Pertanto, se investito della questione, un giudice interno dovrebbe chiedersi:
a) come mai il regolamento (UE) n. 2288 del 21 dicembre 2021, di modifica del n. 953/2021, ha stabilito che la validità della certificazione verde Covid-19, a seguito del primo ciclo di vaccinazione, sia di 9 mesi ed al momento senza limiti dopo la dose c.d. «booster», mentre il Governo Draghi, con il decreto-legge 24 dicembre 2021, n. 221, l’ha ridotta a 6 mesi dopo la seconda dose? La differente durata della validità non pone seri problemi sia ai cittadini europei che vengono in Italia, che a quelli italiani che vanno all’estero, incidendo sulla loro libera circolazione nell’intero territorio dell’Unione?;
b) se il regolamento (UE) n. 953/2021, all’art. 3, paragrafo 1, contempla, in ragione della competenza comunitaria a coordinare le politiche sanitarie dei 27 Stati membri, tre diverse modalità per ottenerne il rilascio (vaccinazione, tampone rapido o molecolare, avvenuta guarigione), perché il legislatore italiano ha introdotto, a far data dal 15 febbraio 2022 ed ai sensi del decreto-legge 07 gennaio 2022, n. 1, l’obbligo del possesso della certificazione verde Covid-19 in forma «rafforzata» (vaccinazione e certificato di avvenuta guarigione) per gli over 50 o, con il decreto-legge n. 229/2021, a partire dal 10 gennaio 2022, la medesima tipologia di «green pass» per accedere ad un servizio di ristorazione o per partecipare ad un convegno? Il coordinamento in materia di sanità pubblica non è fine a se stesso, ma costituisce una conseguenza necessaria della libera circolazione delle persone e delle merci nel mercato interno e, come tale, funzionale ad essa.
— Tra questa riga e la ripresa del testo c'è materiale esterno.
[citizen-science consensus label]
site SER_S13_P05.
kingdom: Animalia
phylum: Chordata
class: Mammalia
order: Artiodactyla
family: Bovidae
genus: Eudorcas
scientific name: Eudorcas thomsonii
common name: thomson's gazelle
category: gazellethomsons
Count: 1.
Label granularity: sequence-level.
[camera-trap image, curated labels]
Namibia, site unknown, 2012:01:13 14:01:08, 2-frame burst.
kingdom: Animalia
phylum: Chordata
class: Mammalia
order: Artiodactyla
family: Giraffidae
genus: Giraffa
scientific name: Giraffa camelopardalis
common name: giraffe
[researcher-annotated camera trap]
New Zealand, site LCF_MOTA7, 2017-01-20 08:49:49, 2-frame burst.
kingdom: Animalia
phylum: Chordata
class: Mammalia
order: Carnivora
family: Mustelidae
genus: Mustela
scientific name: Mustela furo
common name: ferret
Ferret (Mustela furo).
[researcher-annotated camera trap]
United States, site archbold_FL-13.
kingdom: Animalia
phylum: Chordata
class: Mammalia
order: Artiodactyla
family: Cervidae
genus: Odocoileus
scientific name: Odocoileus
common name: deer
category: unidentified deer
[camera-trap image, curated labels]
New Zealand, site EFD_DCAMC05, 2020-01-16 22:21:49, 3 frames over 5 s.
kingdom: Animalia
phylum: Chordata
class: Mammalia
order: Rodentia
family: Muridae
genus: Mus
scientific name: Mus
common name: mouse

In ragione, dunque, dei contrasti tra le fonti interne ed il regolamento (UE) n. 953/2021, il giudice italiano, senza sollevare questione di costituzionalità in via incidentale davanti alla Corte, ha il potere-dovere di procedere alla non applicazione dei decreti-legge o delle rispettive leggi formali di conversione, assicurando in questo modo il primato del diritto dell’Unione Europea sul diritto interno (si veda la storica sentenza c.d. «Granital» n. 170/1984 della Corte costituzionale). Almeno una volta possiamo dire che…ce lo chiede veramente l’Europa.